Fantastic.... amazing detail!!


----------



## saxoboy07 (Oct 20, 2007)

Breathtaking work:thumb: stunning transformation


----------



## _daveR (Jun 3, 2008)

Stunning turn around there. I bet the owner was over the moon?


----------



## Auto Finesse (Jan 10, 2007)

Thanks for all the comments guys 

The wheel cleaner broke the baked on break dust down easy, not much scrubbing was needed just keep applying as it gets down a layer,  its not easy to get hold of tho


----------



## rockape (Feb 18, 2007)

lovely work on a true classic :thumb:


----------



## Kasomi (Nov 15, 2007)

The 50/50 shots at the start on the boot lid. Truly amazing.
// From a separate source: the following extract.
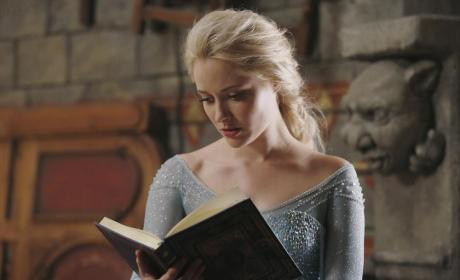 Secrets From Her Past - Once Upon a Time Season 4 Episode 1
That has to be the best 50/50 shot i've seen!

Great turnaround mate!

Bet the guy was chuffed!

Paulie


----------



## JoeAVS1 (Jul 8, 2008)

James, what applicator bottles do you use for AS TARDIS as the AG ones shrink up when left. Resorted to a jam jar for now and brush applying! 
Great read thanks for putting it up.
JOEAVS1


----------



## kk1966 (Aug 8, 2007)

Excellent write up and transformation. I always enjoy reading the 'more indepth' write ups of yours.
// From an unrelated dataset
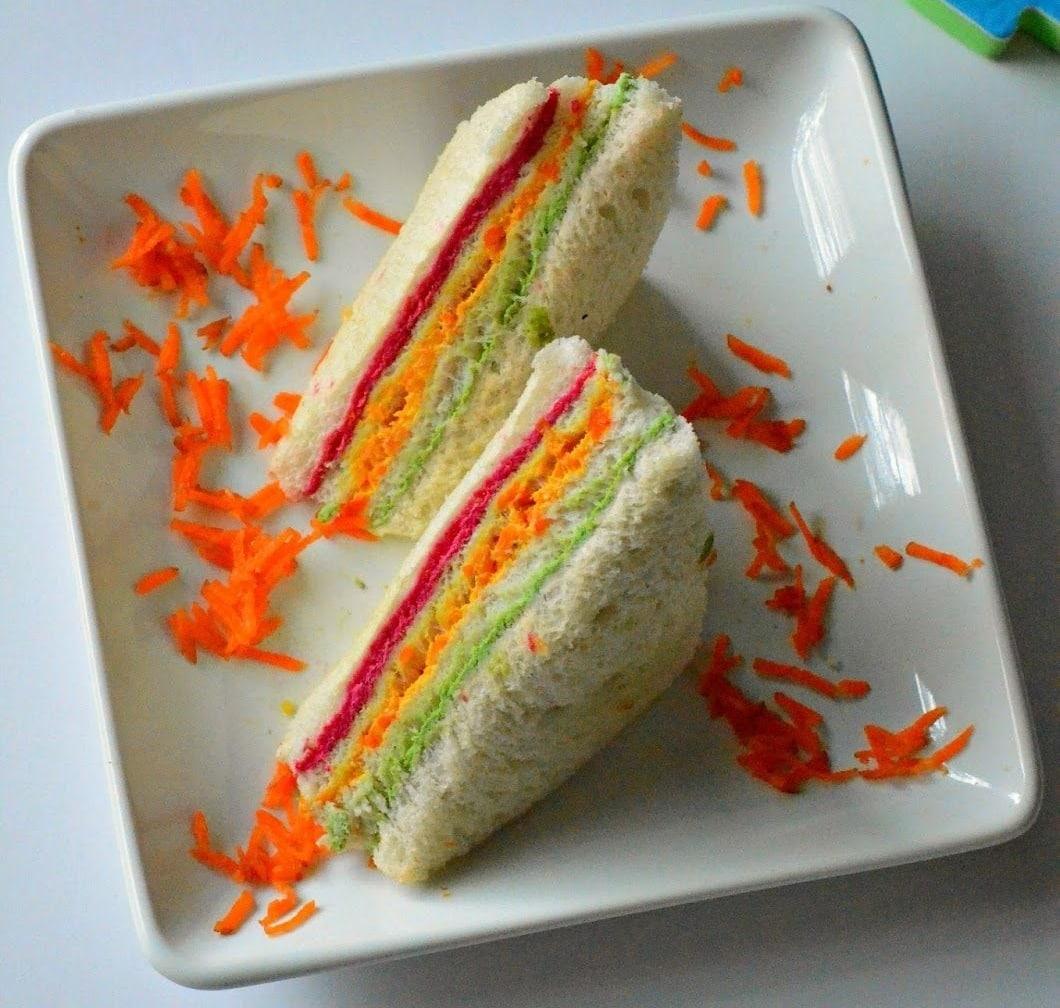 Rainbow sandwich(Pinterest)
Also refreshing to see that someone else isn't frightened of knowing how to us a harsher wheel cleaner and when to use it.
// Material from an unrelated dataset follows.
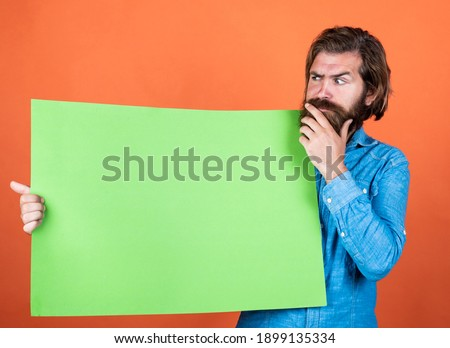 A better decision. empty place for copy space. need help. bearded man holding placate. wanted. empty paper for your information. barber concept. thinking hipster with beard at paper sheet. Foto stock ©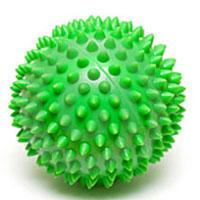Мяч массажный Larsen, цвет: зеленый, 7 см. SM-3233078Игольчатая поверхность благотворно воздействует на нервные окончания и способствует улучшению кровообращения. Идеален для массажа и самомассажа детей и взрослых, для профилактики целлюлита. Подходит для занятий фитнесом и йогой. Характеристики: Диаметр мяча: 7 см. Цвет: зеленый. Материал: силикон. Производитель: Китай. Артикул: SM-3. Мяч поставляется в сдутом виде и надувается при помощи насоса (насос в комплект не входит).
Would it have been 30% hydrochloric diluted??


----------



## Gleammachine (Sep 8, 2007)

Lovely work mate, something about tranforming a tired red classic that does it for me.
Whats the metal polish Peak like?


----------



## Frothey (Apr 30, 2007)

absolutely mint matey :thumb:

cracking 50:50's too


----------



## Epoch (Jul 30, 2006)

Now that's a car worthy of the work done

Fantastic write up James and the work superb as always.

Thats exactly the type of paint I believe would benefit for a pre-detail enriching detail. I mean take it in a month before you intend to work on it slap on the Megs 7 then seal it with a wax. Then wheel it back for the full detail with the paint pre adsorbing some vital oils. If i hadn't have over done it during the ASTRA detail i still think this is a good idea. Dry paint doesn't appear to polish well, more it chews itself on the pads unless, as you did here, adding some extra oils to the polish to stop the paint drying the polish out.

Cracking work and can't wait for the next Dodo training day


----------



## blr123 (Oct 26, 2005)

Now that was worth reading.......cracking detail James :thumb:

Maybe I missed it..........I'm in the middle of having a go on the bouncy castle ..........but did you use anything else on the leather other than APC?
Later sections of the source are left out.